Na primeira entrevista concedida à imprensa desde que foi preso em Curitiba, há pouco mais de um ano, o ex-presidente Luiz Inácio Lula da Silva (PT) afirmou que o país está sendo governado por um “bando de malucos” e convocou a elite brasileira a fazer uma "autocrítica" sobre o resultado das eleições.
Depois de uma batalha judicial que chegou ao Supremo Tribunal Federal (STF), os jornais Folha de S. Paulo e El País tiveram autorização para entrevistar o ex-presidente em uma sala na sede da Polícia Federal, em Curitiba, na manhã desta sexta-feira.
De acordo com informações da Folha de S. Paulo, as equipes de jornalistas tiveram duas horas e dez minutos para conversar com o petista, a uma distância de quatro metros – justificada como uma norma de segurança padrão.
Em relação ao governo do presidente Jair Bolsonaro, Lula afirmou que "ou ele constrói um partido sólido, ou não perdura". E convocou a elite brasileira a uma autocrítica após a eleição do presidente.
"Vamos fazer uma autocrítica geral nesse país. O que não pode é esse país estar governado por esse bando de maluco que governa o país. O país não merece isso e sobretudo o povo não merece isso", afirmou.
Lula comentou ainda as denúncias de ligação de pessoas da família Bolsonaro com milicianos no Rio de Janeiro. “Imagine se os milicianos do Bolsonaro fossem amigos da minha família?", questionou, referindo-se ao fato de o filho do presidente, Flávio Bolsonaro, ter empregado familiares de um miliciano foragido da Justiça em seu gabinete quando era deputado estadual pelo Rio.
'Conje'
Questionado sobre a possibilidade de ficar preso ainda por vários anos, Lula afirmou que “não tem problema” e completou que dorme com a “consciência tranquila”, ao contrário do Deltran Dallagnol (procurador do Ministério Público, um dos coordenadores da Lava-Jato) e do ex-juiz Sérgio Moro (atualmente ministro da Justiça).
Lula contou ainda que, ao ter a prisão decretada pelo Tribunal Regional Federal da 4ª Região (TRF-4), logo após a condenação em segunda instância, houve quem defendeu que ele fugisse do país ou se abrigasse em alguma embaixada. Mas ele decidiu se entregar, depois de passar horas na sede do Sindicato dos Metalúrgicos, no ABC Paulista.
“Eu tenho tanta obsessão de desmascarar o Moro, demascarar o Dellagnol e a sua turma, e desmascarar aqueles que me condenaram, que eu ficarei preso 100 anos, mas eu não trocarei minha liberdade pela minha dignidade. Eu quero provar a farsa montada aqui”, afirmou.
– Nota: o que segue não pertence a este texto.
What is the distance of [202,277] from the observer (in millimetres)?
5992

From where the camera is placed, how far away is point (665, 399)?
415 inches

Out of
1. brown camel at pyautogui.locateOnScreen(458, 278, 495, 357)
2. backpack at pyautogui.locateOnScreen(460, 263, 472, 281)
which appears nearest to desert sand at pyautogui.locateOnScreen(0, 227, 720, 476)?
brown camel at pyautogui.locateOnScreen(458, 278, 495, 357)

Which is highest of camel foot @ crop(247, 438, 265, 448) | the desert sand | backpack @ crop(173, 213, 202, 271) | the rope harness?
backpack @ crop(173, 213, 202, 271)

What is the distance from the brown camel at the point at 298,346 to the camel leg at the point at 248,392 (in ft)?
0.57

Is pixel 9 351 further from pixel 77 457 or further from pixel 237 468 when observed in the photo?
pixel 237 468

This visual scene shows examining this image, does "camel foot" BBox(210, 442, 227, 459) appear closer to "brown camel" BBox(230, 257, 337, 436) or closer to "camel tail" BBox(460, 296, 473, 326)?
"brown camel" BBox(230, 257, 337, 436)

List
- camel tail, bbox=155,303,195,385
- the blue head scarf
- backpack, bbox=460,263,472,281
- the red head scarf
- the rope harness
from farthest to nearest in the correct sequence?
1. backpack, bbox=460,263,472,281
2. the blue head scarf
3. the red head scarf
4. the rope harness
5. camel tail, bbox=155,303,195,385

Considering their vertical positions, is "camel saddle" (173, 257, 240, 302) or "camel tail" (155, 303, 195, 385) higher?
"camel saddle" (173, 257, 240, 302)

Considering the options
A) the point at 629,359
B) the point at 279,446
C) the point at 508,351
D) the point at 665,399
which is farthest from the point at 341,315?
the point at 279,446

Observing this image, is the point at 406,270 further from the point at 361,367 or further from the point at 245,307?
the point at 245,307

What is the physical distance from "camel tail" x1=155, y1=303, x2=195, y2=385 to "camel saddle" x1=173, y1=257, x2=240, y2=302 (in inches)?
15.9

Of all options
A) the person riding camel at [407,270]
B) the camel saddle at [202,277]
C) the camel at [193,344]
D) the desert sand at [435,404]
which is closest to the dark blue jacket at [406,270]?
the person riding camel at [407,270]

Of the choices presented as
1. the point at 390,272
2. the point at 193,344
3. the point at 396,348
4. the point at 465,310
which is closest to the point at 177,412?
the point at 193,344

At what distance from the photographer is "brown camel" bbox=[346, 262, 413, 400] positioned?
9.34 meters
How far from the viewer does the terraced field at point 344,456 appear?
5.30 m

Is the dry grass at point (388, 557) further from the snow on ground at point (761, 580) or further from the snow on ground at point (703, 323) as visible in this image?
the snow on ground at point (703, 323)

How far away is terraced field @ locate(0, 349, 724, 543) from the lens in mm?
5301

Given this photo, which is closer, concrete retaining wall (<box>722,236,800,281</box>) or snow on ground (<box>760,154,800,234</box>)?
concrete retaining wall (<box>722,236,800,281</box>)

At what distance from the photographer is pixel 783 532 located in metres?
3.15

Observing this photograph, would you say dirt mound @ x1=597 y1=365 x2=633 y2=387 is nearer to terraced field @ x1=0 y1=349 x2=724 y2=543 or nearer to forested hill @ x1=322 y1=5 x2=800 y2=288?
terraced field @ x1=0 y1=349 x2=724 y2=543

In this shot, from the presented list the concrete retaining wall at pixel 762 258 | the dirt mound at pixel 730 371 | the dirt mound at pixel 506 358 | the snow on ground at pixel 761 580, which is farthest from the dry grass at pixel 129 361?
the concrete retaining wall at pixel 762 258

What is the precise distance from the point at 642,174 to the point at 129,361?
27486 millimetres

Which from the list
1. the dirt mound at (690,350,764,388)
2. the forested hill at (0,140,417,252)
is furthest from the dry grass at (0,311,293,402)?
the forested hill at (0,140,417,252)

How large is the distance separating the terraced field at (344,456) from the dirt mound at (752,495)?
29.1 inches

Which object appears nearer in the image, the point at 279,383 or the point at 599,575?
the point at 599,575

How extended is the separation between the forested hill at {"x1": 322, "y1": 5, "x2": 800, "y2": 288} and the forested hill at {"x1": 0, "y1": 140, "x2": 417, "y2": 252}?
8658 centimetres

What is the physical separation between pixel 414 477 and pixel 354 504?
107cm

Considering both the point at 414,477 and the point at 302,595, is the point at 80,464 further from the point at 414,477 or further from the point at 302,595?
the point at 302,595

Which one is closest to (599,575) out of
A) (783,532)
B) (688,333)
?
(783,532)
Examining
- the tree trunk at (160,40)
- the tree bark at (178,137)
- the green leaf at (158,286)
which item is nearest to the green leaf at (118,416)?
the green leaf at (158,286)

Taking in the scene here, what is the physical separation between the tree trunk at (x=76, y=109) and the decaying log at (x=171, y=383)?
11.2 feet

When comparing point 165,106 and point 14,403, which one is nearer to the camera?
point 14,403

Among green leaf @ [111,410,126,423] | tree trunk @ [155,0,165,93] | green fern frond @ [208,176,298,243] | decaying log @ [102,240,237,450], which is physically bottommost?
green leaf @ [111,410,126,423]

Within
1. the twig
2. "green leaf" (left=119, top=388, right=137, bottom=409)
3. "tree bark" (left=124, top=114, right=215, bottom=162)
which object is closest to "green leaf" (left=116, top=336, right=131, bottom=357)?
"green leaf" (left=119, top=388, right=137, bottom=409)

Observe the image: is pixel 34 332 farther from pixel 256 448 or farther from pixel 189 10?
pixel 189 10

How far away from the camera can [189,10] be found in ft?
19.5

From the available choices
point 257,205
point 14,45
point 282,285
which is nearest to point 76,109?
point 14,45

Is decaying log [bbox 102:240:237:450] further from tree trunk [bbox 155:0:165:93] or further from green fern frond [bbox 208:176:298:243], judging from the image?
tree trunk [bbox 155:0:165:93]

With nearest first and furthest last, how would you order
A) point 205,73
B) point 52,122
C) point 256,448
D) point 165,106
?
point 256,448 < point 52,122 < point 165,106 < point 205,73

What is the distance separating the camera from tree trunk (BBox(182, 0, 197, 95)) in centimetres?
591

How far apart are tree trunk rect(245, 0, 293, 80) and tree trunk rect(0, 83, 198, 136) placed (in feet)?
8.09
O ex-presidente disse ainda que não guarda “mágoa” ou “ódio” de quem o condenou, até porque espera viver até os 120 anos para provar sua “inocência” e a “farsa” montada pelo Ministério Público e Judiciário. “Na minha idade, quando a gente fica com ódio, a gente morre antes”.
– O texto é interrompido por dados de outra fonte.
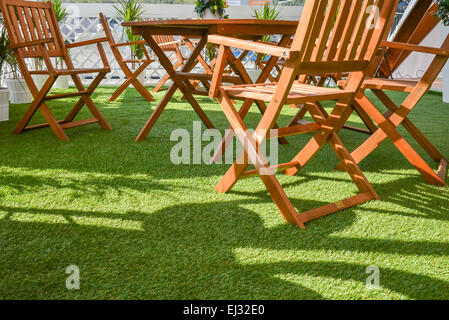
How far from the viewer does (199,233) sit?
132 cm

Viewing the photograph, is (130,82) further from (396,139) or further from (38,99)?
(396,139)

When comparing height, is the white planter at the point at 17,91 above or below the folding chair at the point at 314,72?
above

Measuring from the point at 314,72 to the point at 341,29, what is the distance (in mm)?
199

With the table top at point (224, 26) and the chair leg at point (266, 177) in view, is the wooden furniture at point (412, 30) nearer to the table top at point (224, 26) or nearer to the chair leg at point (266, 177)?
the table top at point (224, 26)

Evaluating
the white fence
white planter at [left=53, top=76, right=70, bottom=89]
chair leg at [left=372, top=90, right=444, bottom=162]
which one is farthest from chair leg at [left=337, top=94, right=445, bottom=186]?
the white fence

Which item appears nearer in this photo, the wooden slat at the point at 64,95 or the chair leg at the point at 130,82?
the wooden slat at the point at 64,95

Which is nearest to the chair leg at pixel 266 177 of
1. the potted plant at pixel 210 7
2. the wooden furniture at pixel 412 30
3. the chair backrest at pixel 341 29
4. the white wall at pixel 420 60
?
the chair backrest at pixel 341 29

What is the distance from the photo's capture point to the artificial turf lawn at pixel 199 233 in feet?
3.41

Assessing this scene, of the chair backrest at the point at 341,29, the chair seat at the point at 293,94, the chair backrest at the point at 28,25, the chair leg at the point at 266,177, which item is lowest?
the chair leg at the point at 266,177

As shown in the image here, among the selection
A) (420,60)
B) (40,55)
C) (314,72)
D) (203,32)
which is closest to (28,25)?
(40,55)

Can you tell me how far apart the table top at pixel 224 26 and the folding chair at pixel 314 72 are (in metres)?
0.29

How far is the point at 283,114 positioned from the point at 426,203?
2.06 meters

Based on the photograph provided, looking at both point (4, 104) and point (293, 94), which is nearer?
point (293, 94)

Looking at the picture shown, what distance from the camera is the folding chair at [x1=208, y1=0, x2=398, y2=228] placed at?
123 centimetres
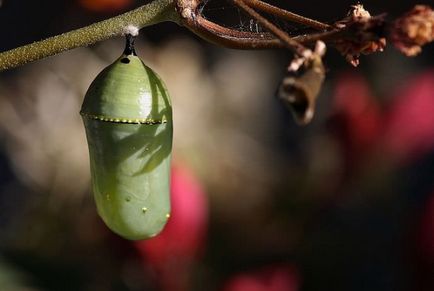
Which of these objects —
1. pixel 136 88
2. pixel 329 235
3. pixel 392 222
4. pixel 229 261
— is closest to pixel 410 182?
pixel 392 222

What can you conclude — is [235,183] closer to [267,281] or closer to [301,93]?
[267,281]

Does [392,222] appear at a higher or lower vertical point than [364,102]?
lower

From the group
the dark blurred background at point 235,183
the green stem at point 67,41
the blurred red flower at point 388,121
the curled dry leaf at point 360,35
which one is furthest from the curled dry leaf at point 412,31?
the blurred red flower at point 388,121

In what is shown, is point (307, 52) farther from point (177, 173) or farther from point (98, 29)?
point (177, 173)

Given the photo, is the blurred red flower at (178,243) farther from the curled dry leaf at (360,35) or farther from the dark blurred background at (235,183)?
the curled dry leaf at (360,35)

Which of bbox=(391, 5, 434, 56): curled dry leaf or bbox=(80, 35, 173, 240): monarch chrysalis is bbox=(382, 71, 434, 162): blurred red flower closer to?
bbox=(80, 35, 173, 240): monarch chrysalis

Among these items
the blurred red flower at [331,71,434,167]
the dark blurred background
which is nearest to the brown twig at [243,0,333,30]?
the dark blurred background
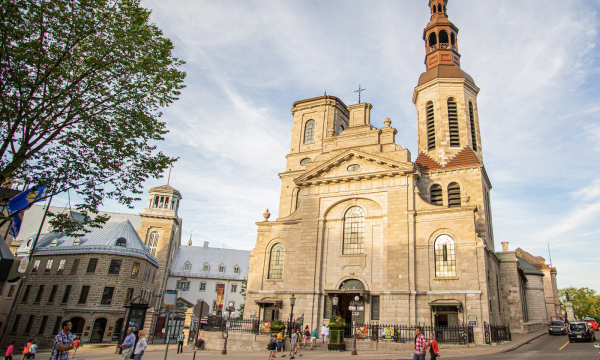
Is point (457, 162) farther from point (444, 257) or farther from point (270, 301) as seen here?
point (270, 301)

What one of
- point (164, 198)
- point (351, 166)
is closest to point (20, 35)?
point (351, 166)

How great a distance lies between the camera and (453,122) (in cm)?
3638

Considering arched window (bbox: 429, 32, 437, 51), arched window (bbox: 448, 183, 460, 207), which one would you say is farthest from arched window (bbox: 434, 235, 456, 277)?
arched window (bbox: 429, 32, 437, 51)

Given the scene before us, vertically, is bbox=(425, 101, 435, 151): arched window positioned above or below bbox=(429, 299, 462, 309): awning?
above

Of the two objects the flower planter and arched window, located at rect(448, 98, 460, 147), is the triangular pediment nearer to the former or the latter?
arched window, located at rect(448, 98, 460, 147)

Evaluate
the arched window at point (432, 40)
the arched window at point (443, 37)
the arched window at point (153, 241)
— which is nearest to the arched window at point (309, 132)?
the arched window at point (432, 40)

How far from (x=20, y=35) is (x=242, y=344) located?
20.2 meters

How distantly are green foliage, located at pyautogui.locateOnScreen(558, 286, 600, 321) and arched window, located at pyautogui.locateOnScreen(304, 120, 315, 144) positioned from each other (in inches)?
3130

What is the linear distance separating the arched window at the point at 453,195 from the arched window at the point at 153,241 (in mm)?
42072

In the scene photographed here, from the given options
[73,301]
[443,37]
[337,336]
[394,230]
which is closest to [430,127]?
[443,37]

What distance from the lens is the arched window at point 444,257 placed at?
2606 cm

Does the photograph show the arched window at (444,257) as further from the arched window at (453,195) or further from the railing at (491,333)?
the arched window at (453,195)

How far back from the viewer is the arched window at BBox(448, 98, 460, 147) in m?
35.4

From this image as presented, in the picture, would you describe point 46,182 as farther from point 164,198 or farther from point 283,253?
point 164,198
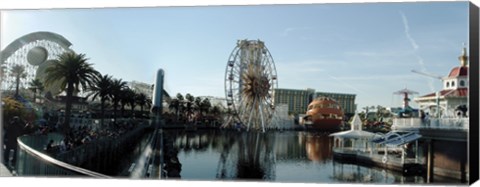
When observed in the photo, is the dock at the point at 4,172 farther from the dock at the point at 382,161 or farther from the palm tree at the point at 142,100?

Sobre o magistrado que o condenou a 12 anos e um mês de prisão no caso do Triplex do Guarujá, Lula não poupou ironias. "Sempre riram de mim porque eu falava 'menas'. Agora, o Moro falar 'conje' é uma vergonha", afirmou. Ele referia-se a participação de Moro em uma audiência pública na Câmara dos Deputados, em que pronunciou incorretamente a palavra “cônjuge” por duas vezes.
Militares
Em relação aos militares, disse que quer conversar para saber o por que do “ódio ao PT”, pois seu governo teria recuperado o orçamento das Forças Armadas.
Ao comentar sobre a morte do neto, Pedro Arthur, aos sete anos, há pouco mais de um mês, Lula chorou. "Eu às vezes penso que seria tão mais fácil que ele tivesse morrido. Eu já vivi 73 anos, poderia morrer e deixar o meu neto viver".
Nesse momento, segundo o jornal, o ex-presidente aproveitou para a agradecer o comportamento do vice-presidente, Hamilton Mourão, no episódio. O vice defendeu que a Justiça autorizasse a ida de Lula ao velório, ao contrário de Eduardo Bolsonaro, filho do presidente, que usou o Twitter para dizer que o petista queria se “vitimar” com a morte do neto.
A união dos partidos de esquerda, defendida desde as articulações para a campanha eleitoral do ano passado, também foi tema da entrevista.
Lula disse ainda que não ficou chateado com as declarações do senador Cid Gomes (PSB-CE), irmão de Ciro Gomes, que durante um encontro do PT chamou um filiado de “babaca” e lembrou que Lula está preso. “Isso é uma verdade. Só não precisava chamar os outros de babaca", disse, rindo.